Кроме так и не увиденного мною Коргозера в окрестных лесах было еще несколько озер. До самого маленького, похожего на жирную запятую, Гагатринского идти было часа два. Этот путь я делил на несколько отрезков. Первый – по заросшей травой топкой и однообразной прямой дороге. Она вела прямо под линией электропередачи к Крутому ручью, довольно большой и веселой поляне, где прежде стоял зажиточный хутор, а теперь остался последний лесной покос, до которого можно было добраться на тракторе и вывезти сено. Здесь, присев на поваленное дерево, я делал первый перекур и глядел на склон гряды с желтыми березами и темными елями. Дальше дорога шла по руслу речки Токовицы, названной так, видимо, от того, что по ней селилось множество глухарей.
В сырое лето воды в Токовице было выше, чем по колено, и идти по ней было нелегко. Но мало-помалу дорога становилась выше и суше. Слева оставалось болото «Большой мох». Я шел по тропе совсем весело, пока не утыкался в старую узкоколейку. Свернув налево, можно было бы дойти до «Сорок второго», где жила Тася. Но в «Сорок второй» меня не тянуло. Я сворачивал направо, с полчаса шел, наслаждаясь тем, что под ногами твердая почва, переходил по полуразвалившемуся мосту чистую лесную речку Коргу, вытекавшую из Коргозера и впадавшую в Вожегу. В порожистой Корге водились хариусы, но сколько я ни пробовал, поймать их не получалось. За Коргой дорога снова поворачивала налево и по гриве, возвышавшейся над лесом, постепенно спускалась вниз, пока не упиралась в озеро.
Все эти дороги я отыскал в лесу сам и когда рассказывал в деревне, где побывал, на меня косились недоверчиво. Так далеко никто из местных не забирался. Не то не было времени, не то боялись заблудиться. Но я всегда носил с собой компас и хорошо помнил карту, хотя и с компасом случалось мне несколько раз блуждать. Однажды я едва не заночевал в лесу прямо рядом с деревней – точно и в самом деле водил меня в сумерках леший. Только после того как вокруг сгустилась тьма и я уже совсем не знал, куда идти, хозяину леса наскучило со мной играться, и между деревьями мелькнул последний просвет. И все же страха в лесу я не чувствовал никогда, а напротив ощущал себя здесь в совершенной безопасности.
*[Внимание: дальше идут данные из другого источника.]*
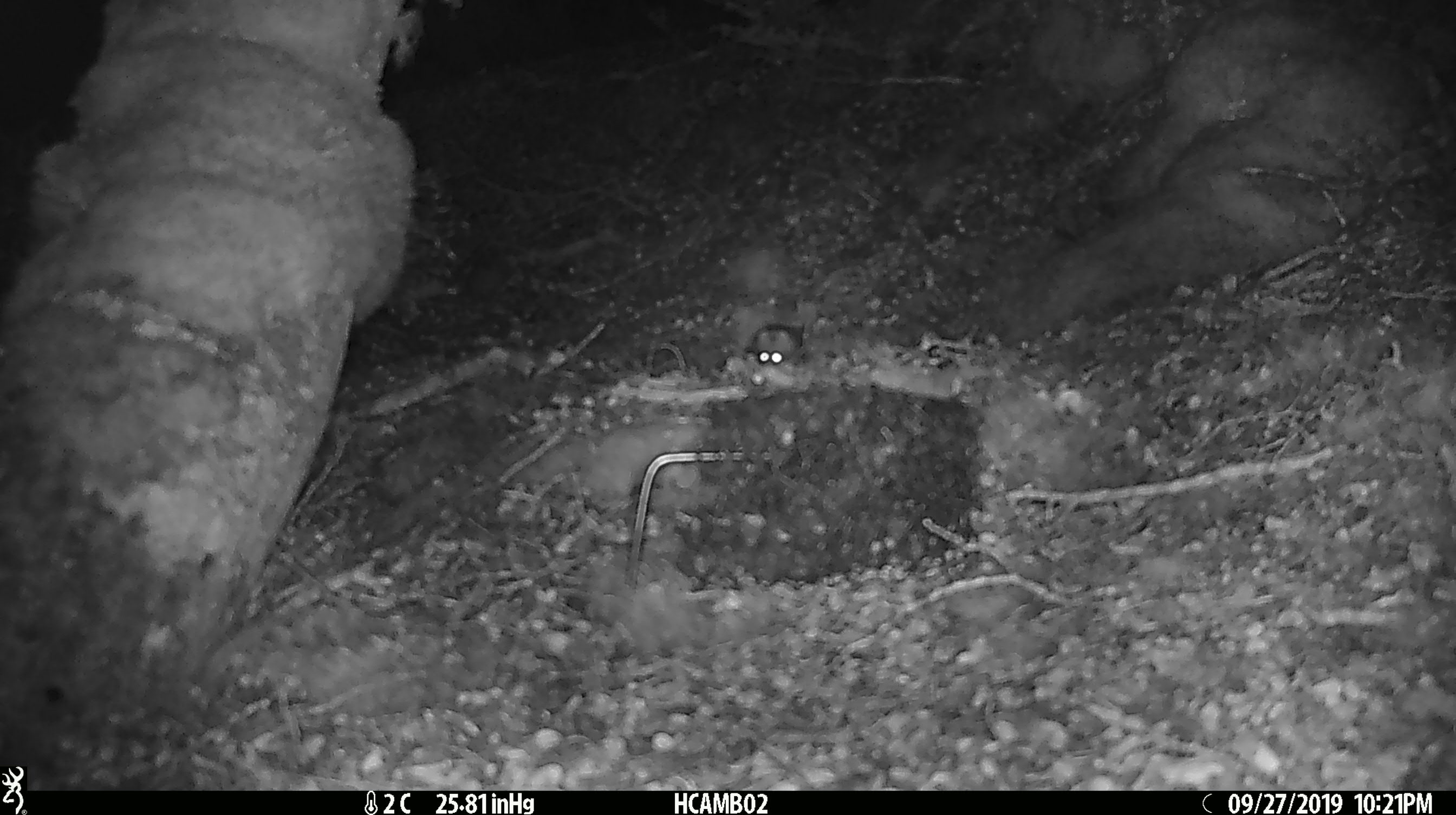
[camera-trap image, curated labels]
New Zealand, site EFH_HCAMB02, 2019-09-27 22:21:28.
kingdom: Animalia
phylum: Chordata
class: Mammalia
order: Rodentia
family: Muridae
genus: Mus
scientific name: Mus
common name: mouse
Mouse (Mus).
Вода в лесных озерах прозрачна, а рыбы столько, что когда я купался, то громадные щуки стремительно разбегались в стороны. Чаще всего я ходил на Чун-озеро. Оно было чуть больше Гагатринского и по форме напоминало каплю. Берега у него были топкие и плавучие, а дно сразу обрывалось. Мужики говорили, что глубина в нем едва ли не тридцать метров, но когда однажды зимой в поисках клева я просверлил не один десяток дырок в том числе и на середине, то больше семи метров нигде не обнаружил. Однако как бы там ни было, все сходились на том, что Чун-озеро набито рыбой, но… она почти никогда не клевала. Говорили по этому поводу разное. Одни – будто бы чуткая лесная рыба, заслышав приближение человека, пугается и уходит. Другие – что все дело в погоде и раньше старики знали, в какой именно день на озере будет клев. Но даже не ради рыбы, а для того чтобы поглядеть на Чун-озеро, я приходил сюда во всякий свой приезд.
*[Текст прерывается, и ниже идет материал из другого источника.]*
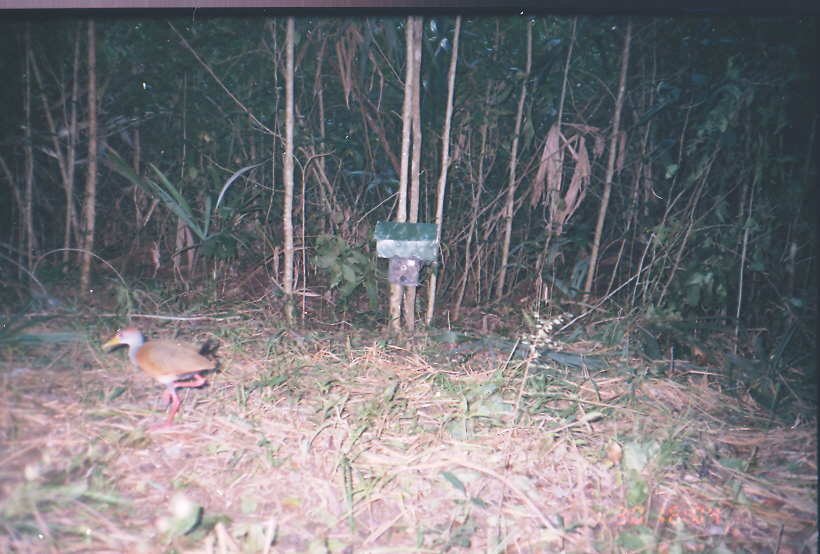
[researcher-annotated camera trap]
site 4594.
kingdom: Animalia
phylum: Chordata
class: Aves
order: Gruiformes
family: Rallidae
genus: Aramides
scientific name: Aramides cajaneus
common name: gray-cowled wood-rail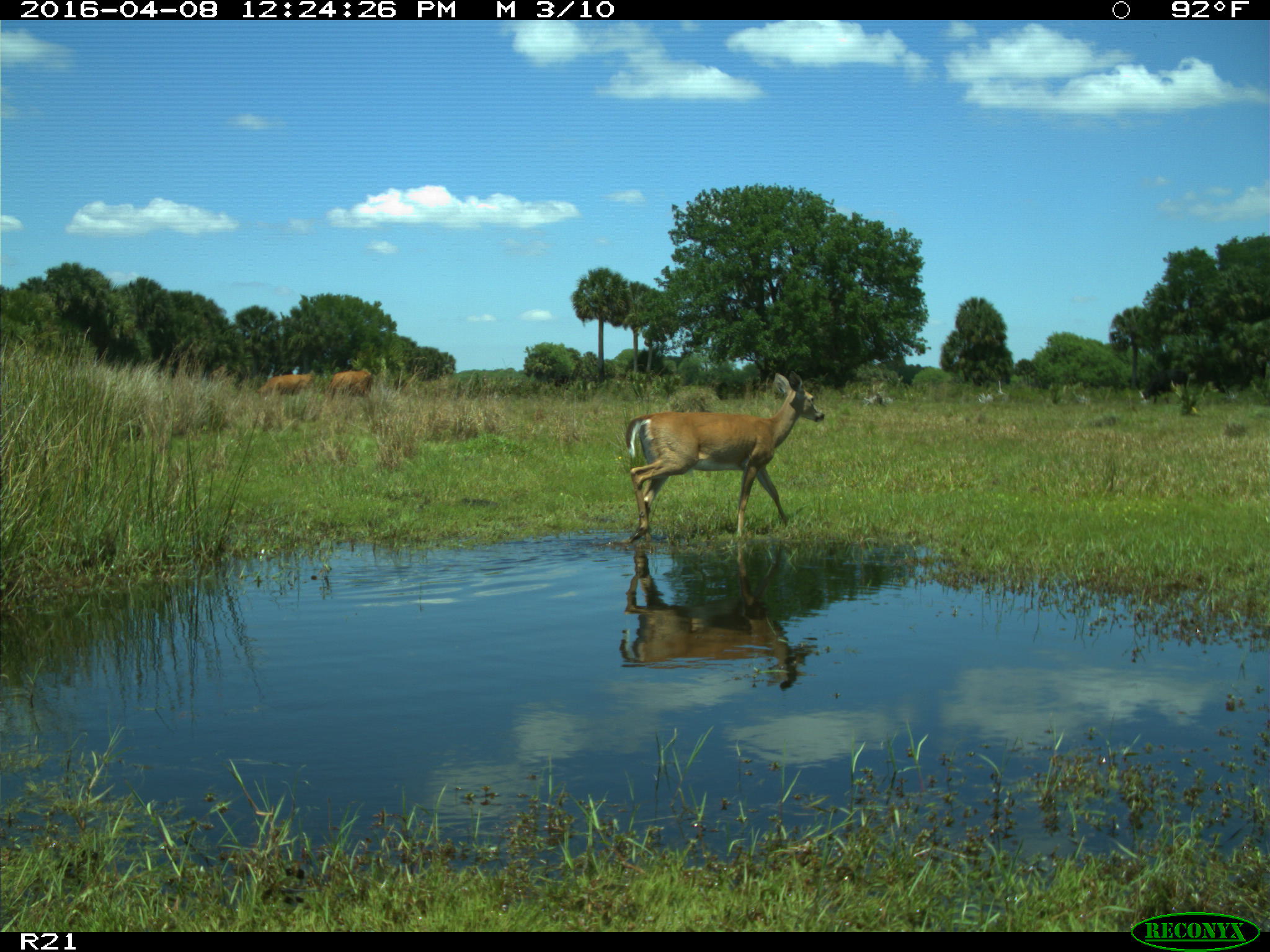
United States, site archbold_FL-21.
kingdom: Animalia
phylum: Chordata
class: Mammalia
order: Artiodactyla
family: Cervidae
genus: Odocoileus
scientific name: Odocoileus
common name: deer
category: unidentified deer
Unidentified deer (deer) (Odocoileus).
На берегу чуть в стороне от воды стояла избушка, правда, никакого очарования в ней не было. Грязная, закопченная, с очагом вместо печки, окруженная сотней пустых бутылок, она совершенно не походила на те аккуратные и чистые зимовья, что мы видели когда-то с женой на Еломе. То ли места здесь были не такие дикие, как на той стороне озера Воже, то ли изменился за эти несколько лет народ, но в чунозерскую избушку даже зайти было неприятно. Зато озеро…
В ненастную погоду оно было диким и суровым, настоящее северное таежное озеро. По берегам высились чахлые сосенки, нанизанное на их вершины висело низкое небо, и ветер гнал тяжелую сумрачную рябь. Но когда выглядывало солнце, все преображалось. Озерцо с кувшинками, стрекозами и прозрачной водой казалось веселым и домашним, словно мелиховский пруд. Я закидывал удочки, ставил донки с замиранием сердца и надеждой, что вот в этот-то раз, но увы… Озеро безмолствовало. Как я ни пробовал менять места и разные насадки, как ни колдовал над снастями, все было бесполезно. Тогда я шел на вытекавшую из озера речку Чунозерку. В ней жили бобры. Свежие, обточенные их зубами стволы деревьев переграждали речку, то и дело в ней появлялись новые запруды с коричневой водой, куда я закидывал удочку. Однако бобры в рыбалке были удачливее людей, и в сумерках я уходил без единой поклевки, но никогда не жалел о чунозерской рыбалке и не был ею разочарован. Подобно умным строителям лесных плотин я метил этими приходами вехи своей жизни – рождение сына, выход новой книги, наше с женой венчание – и каждый раз испытывал суеверный страх, что больше Чун-озера не увижу.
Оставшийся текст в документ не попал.